Continue the passage on antibody immobilization for immunosensors, picking up after its final sentence.
━━ EXERCISE TEXT ━━
The antibody has been widely used in medical studies concerning diagnosis and treatment of diseases as well as in biological analyses, because of its property of specifically binding to an antigen (Fung et al., Curr. Opin. Biotechnol., 2001, 12, 65-69, and Heng Zhu et al., Curr. Opin. Chem. Biol., 2001, 5, 40-45). Recently, as an immunoassay, immunosensors have been developed, which require the immobilization of an antibody on a solid support and measure changes in current, resistance and mass, or optical properties or the like (Kim Rogers et al., Affinity Biosensors: Techniques and Protocols, 1998, Vol. 7). Among them, a surface plasmon resonance-based immunosensor making use of optical properties has been commercialized. The surface plasmon resonance-based biosensor provides qualitative information (whether two molecules specifically bind to each other) and quantitative information (reaction kinetics and equilibrium constants), and also performs sensing in real time without the use of labeling, thus being particularly useful for measuring antigen-antibody binding (Myszka, D. G., J. Mol. Recognit., 1999, Vol. 12, 390-408).
*In the immunosensor, it is very important that antibodies are selectively and stably immobilized on a solid support. The techniques for immobilizing antibodies are classified into two categories, physical immobilization and chemical immobilization. The physical immobilization techniques (Ferretti Paynter S S et al., Trends Anal. Chem., 2000, Vol. 19, 530-540) have been minimally used because they cause denaturation of the protein, and the results are less reproducible. In contrast, the chemical immobilization techniques (Nikin Patel et al., Langmuir, 1997, 13, 6485-6490) have been widely used because they show good reproducibility and a wide range of applications, due to their feature of allowing secure binding of proteins through covalent bonding. However, when immobilization of antibodies is performed using a chemical immobilization technique, the antibodies, being asymmetric macromolecules, often lose their orientation and activity to bind to antigens (Bin Lu et al., Analyst, 1996, 121, 29R-32R).
━━━
━━ PROVIDED MATERIAL ━━
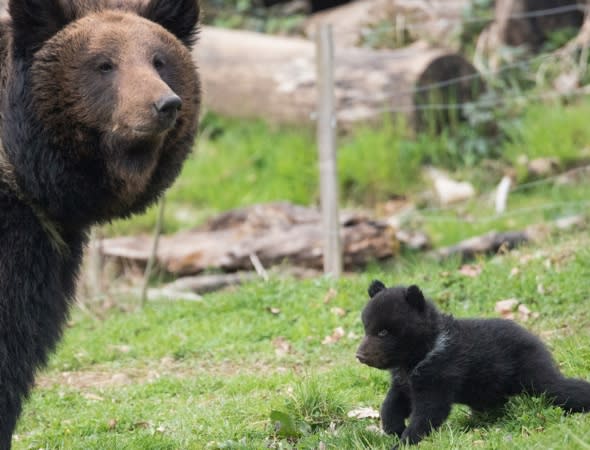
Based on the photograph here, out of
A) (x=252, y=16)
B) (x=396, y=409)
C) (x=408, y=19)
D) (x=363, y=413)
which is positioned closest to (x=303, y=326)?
(x=363, y=413)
━━━
● RESULT FOR THIS EXERCISE:
In an attempt to enhance the ability of antibodies to bind to antigens, a support may be used before the antibodies are linked to a solid substrate, and a technology of using protein G as the support is known. However, there is a problem that this protein G itself also loses orientation and its ability to bind to an antibody when bound to the support.
Accordingly, in order to solve such problem, a variety of methods have been suggested. For example, Streptococcal protein G is treated with 2-iminothiolane to perform phosphorylation of the amino acid group of a protein, and then the phosphorylated Streptococcal protein G is immobilized on an antibody. However, this method is directed to phosphorylating the amino groups of amino acids having an amino group (Arg, Asn, Gln, Lys), instead of phosphorylating any specific site, and thus the method results in low specificity and requires additional purification processes after chemical treatments (Y. M. Bae et al., Biosensors and Bioclectronics, 2005, 21, 103-110).